What to produce: Revise the items below so that each "trimmed shrub" becomes "hedge", with every other part left unchanged.
**********
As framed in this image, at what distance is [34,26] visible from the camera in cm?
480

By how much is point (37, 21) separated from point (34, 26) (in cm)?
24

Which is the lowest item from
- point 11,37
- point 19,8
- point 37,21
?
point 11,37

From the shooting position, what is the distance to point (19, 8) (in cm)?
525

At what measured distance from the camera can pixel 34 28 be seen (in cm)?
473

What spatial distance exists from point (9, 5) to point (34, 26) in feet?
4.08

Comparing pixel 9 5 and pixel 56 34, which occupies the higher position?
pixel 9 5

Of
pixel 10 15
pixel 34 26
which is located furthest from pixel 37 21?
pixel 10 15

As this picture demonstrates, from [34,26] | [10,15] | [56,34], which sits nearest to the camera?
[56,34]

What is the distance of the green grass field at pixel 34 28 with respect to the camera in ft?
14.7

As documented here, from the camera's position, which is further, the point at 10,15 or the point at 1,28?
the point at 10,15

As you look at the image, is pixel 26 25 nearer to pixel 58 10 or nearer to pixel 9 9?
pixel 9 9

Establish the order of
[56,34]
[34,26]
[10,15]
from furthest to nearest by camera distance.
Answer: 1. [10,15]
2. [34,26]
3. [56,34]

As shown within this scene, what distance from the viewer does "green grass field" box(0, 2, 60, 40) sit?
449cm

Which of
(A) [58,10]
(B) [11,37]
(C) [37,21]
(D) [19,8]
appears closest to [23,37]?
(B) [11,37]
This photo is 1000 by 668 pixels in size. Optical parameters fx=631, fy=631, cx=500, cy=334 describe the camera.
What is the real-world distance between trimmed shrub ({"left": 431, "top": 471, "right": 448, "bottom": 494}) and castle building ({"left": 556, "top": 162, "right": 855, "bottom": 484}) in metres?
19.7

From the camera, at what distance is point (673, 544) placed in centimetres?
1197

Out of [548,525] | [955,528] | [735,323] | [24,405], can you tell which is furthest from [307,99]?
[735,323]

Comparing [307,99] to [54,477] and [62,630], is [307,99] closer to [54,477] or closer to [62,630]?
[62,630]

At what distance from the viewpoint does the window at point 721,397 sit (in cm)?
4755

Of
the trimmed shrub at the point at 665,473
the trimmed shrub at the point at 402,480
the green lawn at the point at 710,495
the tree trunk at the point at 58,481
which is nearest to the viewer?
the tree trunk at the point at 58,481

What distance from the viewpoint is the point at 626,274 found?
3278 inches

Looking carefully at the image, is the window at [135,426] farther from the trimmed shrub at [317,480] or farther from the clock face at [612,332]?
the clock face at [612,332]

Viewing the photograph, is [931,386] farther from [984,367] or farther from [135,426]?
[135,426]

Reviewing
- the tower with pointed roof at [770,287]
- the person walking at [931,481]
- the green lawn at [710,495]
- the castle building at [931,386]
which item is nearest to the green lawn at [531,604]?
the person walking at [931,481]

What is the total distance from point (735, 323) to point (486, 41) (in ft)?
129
**********
Answer:
As framed in this image, at what distance is [34,26] visible from the camera in cm?
480

By how much is point (37, 21) separated from point (34, 26) (in cm)?
24

Which is the lowest item from
- point 11,37
- point 19,8
- point 37,21
?
point 11,37

From the shooting position, what is the distance to point (19, 8) (in cm)?
525

At what measured distance from the camera can pixel 34 28 be seen (in cm)?
473

What spatial distance exists from point (9, 5) to point (34, 26) in feet?
4.08

Comparing pixel 9 5 and pixel 56 34, which occupies the higher position?
pixel 9 5

Of
pixel 10 15
pixel 34 26
which is located furthest from pixel 37 21?
pixel 10 15

As this picture demonstrates, from [34,26] | [10,15] | [56,34], which sits nearest to the camera?
[56,34]

What is the distance of the green grass field at pixel 34 28 with respect to the camera in ft?
14.7

As documented here, from the camera's position, which is further, the point at 10,15 or the point at 1,28?
the point at 10,15

As you look at the image, is pixel 26 25 nearer to pixel 58 10 or nearer to pixel 9 9?
pixel 9 9

Establish the order of
[56,34]
[34,26]
[10,15]
from furthest to nearest by camera distance.
Answer: 1. [10,15]
2. [34,26]
3. [56,34]

As shown within this scene, what distance from the viewer does "green grass field" box(0, 2, 60, 40) sit?
449cm

Which of
(A) [58,10]
(B) [11,37]
(C) [37,21]
(D) [19,8]
appears closest to [23,37]?
(B) [11,37]
This photo is 1000 by 668 pixels in size. Optical parameters fx=631, fy=631, cx=500, cy=334 describe the camera.
What is the real-world distance between hedge ({"left": 431, "top": 471, "right": 448, "bottom": 494}) and castle building ({"left": 556, "top": 162, "right": 855, "bottom": 484}) in metres?
19.7

From the camera, at what distance is point (673, 544) placed in centimetres?
1197

Out of [548,525] | [955,528] | [735,323] | [24,405], can you tell which is furthest from [307,99]?
[735,323]

Comparing [307,99] to [54,477] and [62,630], is [307,99] closer to [54,477] or closer to [62,630]?
[62,630]

At what distance from the viewpoint does the window at point 721,397 sit (in cm)?
4755

Of
the hedge at the point at 665,473
the hedge at the point at 402,480
the green lawn at the point at 710,495
the tree trunk at the point at 58,481
which is nearest to the viewer?
the tree trunk at the point at 58,481

What distance from the viewpoint is the point at 626,274 found?
3278 inches

Looking carefully at the image, is the window at [135,426] farther from the hedge at [317,480] or farther from the clock face at [612,332]?
the clock face at [612,332]

Viewing the photograph, is [931,386] farther from [984,367] or farther from [135,426]?
[135,426]

Reviewing
- the tower with pointed roof at [770,287]
- the person walking at [931,481]
- the green lawn at [710,495]
- the castle building at [931,386]
which item is nearest to the green lawn at [531,604]?
the person walking at [931,481]

What is the total distance from point (735, 323) to point (486, 41) (in ft)?
129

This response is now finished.